● 課題文
•••••

9月のブログで、このテーマを取り上げた。言葉での説明が難しく、なかなかブログにしづらいとあれ以来苦戦しているのだが、やはりピアノを弾く上で基本になる大切な内容なので、言葉にしてみたい。
ピアノという楽器は、どうやって音が鳴る?
何をいまさら、という文章だけど、一度考え直してみてほしい。楽器を知らずに演奏はできないからだ。ピアノは誰にでも音が出せるので、どうすれば音が鳴るかなど、考えないまま今まで弾いて来ている人は山のようにいると思う。
―ピアノという楽器は、鍵盤を下せば音が鳴る。
と思いますか?
では、鍵盤を人差し指で、できる限りゆっくりと降ろしてみよう。・・・鳴らないでしょう?
―じゃあ、指先に重さをかけて弾く?
ほんとう?
さっきと同じ人差し指で、今度はすっごく重さをのせながら、できるかぎりそぉっと鍵盤を下してみよう。指先にはぐいぐい押してるけど、これも鳴らない。
何が違うんだろう。鍵盤と指にとらわれてしまわず、ちょっと目線を上げてみよう。グランドピアノという楽器は、目の前に長いのがわかる。ピアノを弾くというと、つい鍵盤と楽譜とのにらめっこになってしまうのだけど、ちょっと譜面台の向こうにあるピアノの中に目を向けてみよう。もう一度指で鍵盤を下しながらピアノの中をのぞいてみるとどうだろう。ハンマーが下から上がってきて、弦をポンと叩いて、また下に戻る。でも、ゆーーーっくり下ろしすぎると、弦を叩き損ねて、たたかないまま下に少し降りるのがわかる。
実は鍵盤って、すごく長い。指で弾いているところから、今見たハンマーのところまで長い棒のようなものだ。長い木の棒の手前を私たちは指でおろして、そのおかげで木の棒の向こう側の先っぽについているハンマーが上がる。
そう、つまり、
てこの原理。
てこって、手前を押すほど向こうが楽にあがる。奥の方を押そうと思うと上がりにくい。
原則1)特別な例外を除いて、できるかぎり鍵盤の奥の方を弾くことを避ける。手前の方がコントロールがしやすい為。

では、さきほど重さをかけても音にならなかったのはなぜ?
それは、エスケープという機能が関係してくる。難しい話になりたくないので、少しだけにしぼって説明すると、鍵盤をゆっくり下ろしすぎると、ハンマーが弦を叩き損ねて少しだけ下りるということは実際やってみるとわかるだろう。それは、弦を叩く直前にエスケープという機能が付いていて、それがあることで、ハンマーが弦にあたったままにならないで、下りてくるようにしてあるから。なぜそうしてあるかというと、ハンマーが弦に当たったままになったところを想像すれば分かると思う。ハンマーは綿みたいに柔らかいものでできていて、それで弦を押さえつけると、音が伸びなくなってしまう。シンバルをたたくときに、たたいた後二つのシンバルを合わせたままにしているようなものだから。

•••••

● 下記の一覧
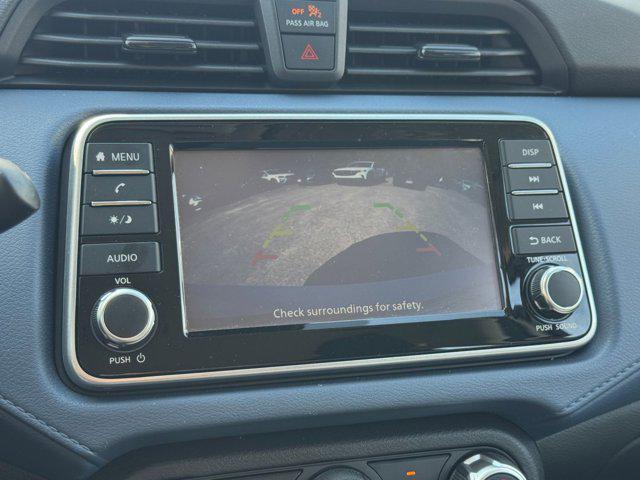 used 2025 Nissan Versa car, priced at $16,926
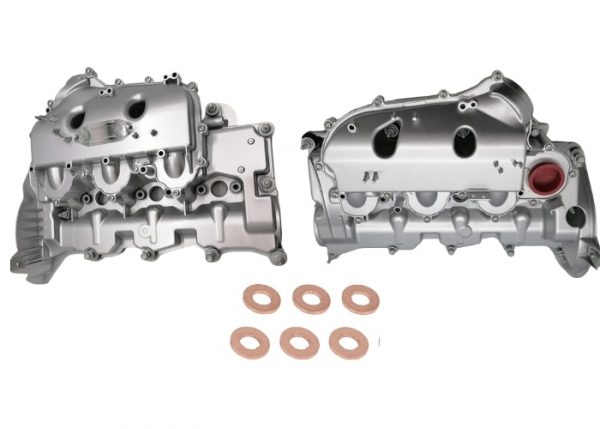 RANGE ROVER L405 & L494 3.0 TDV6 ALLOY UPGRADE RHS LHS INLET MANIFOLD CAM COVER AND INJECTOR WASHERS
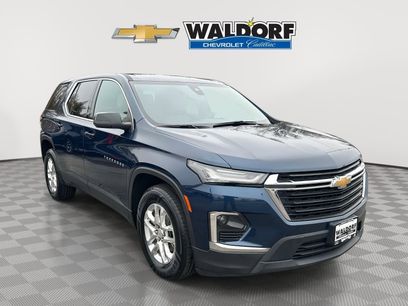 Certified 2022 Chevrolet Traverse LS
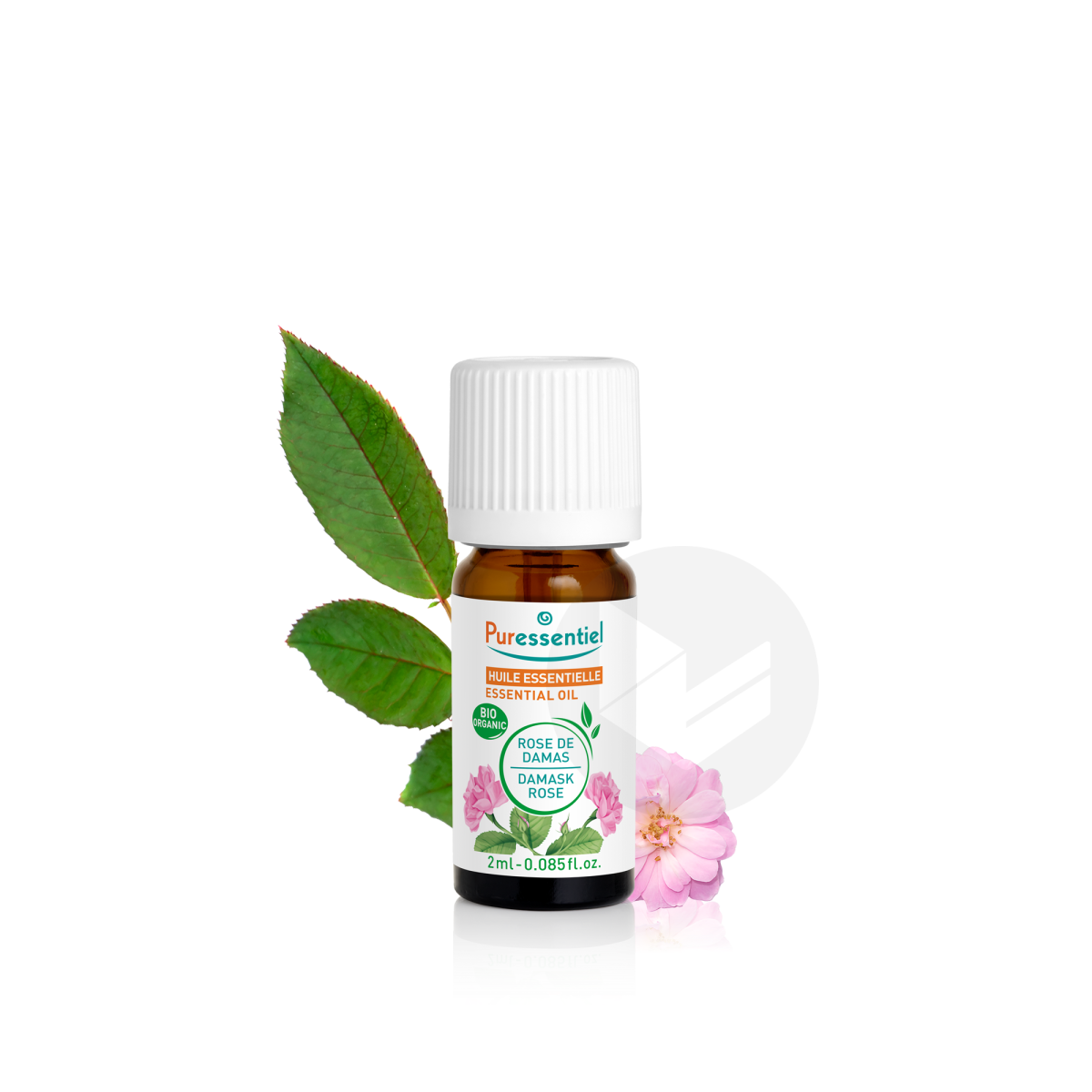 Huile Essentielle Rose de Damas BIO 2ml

•••••

● 課題の目的
課題文の「さっきと同じ人差し指で、今度」から「では、さきほど重さをかけても音にならなかったのはなぜ?」までを、一字も変えずに書き写せ。 手がかりにするのは課題文だけとする。

● あなたの解答
さっきと同じ人差し指で、今度はすっごく重さをのせながら、できるかぎりそぉっと鍵盤を下してみよう。指先にはぐいぐい押してるけど、これも鳴らない。
何が違うんだろう。鍵盤と指にとらわれてしまわず、ちょっと目線を上げてみよう。グランドピアノという楽器は、目の前に長いのがわかる。ピアノを弾くというと、つい鍵盤と楽譜とのにらめっこになってしまうのだけど、ちょっと譜面台の向こうにあるピアノの中に目を向けてみよう。もう一度指で鍵盤を下しながらピアノの中をのぞいてみるとどうだろう。ハンマーが下から上がってきて、弦をポンと叩いて、また下に戻る。でも、ゆーーーっくり下ろしすぎると、弦を叩き損ねて、たたかないまま下に少し降りるのがわかる。
実は鍵盤って、すごく長い。指で弾いているところから、今見たハンマーのところまで長い棒のようなものだ。長い木の棒の手前を私たちは指でおろして、そのおかげで木の棒の向こう側の先っぽについているハンマーが上がる。
そう、つまり、
てこの原理。
てこって、手前を押すほど向こうが楽にあがる。奥の方を押そうと思うと上がりにくい。
原則1)特別な例外を除いて、できるかぎり鍵盤の奥の方を弾くことを避ける。手前の方がコントロールがしやすい為。

では、さきほど重さをかけても音にならなかったのはなぜ?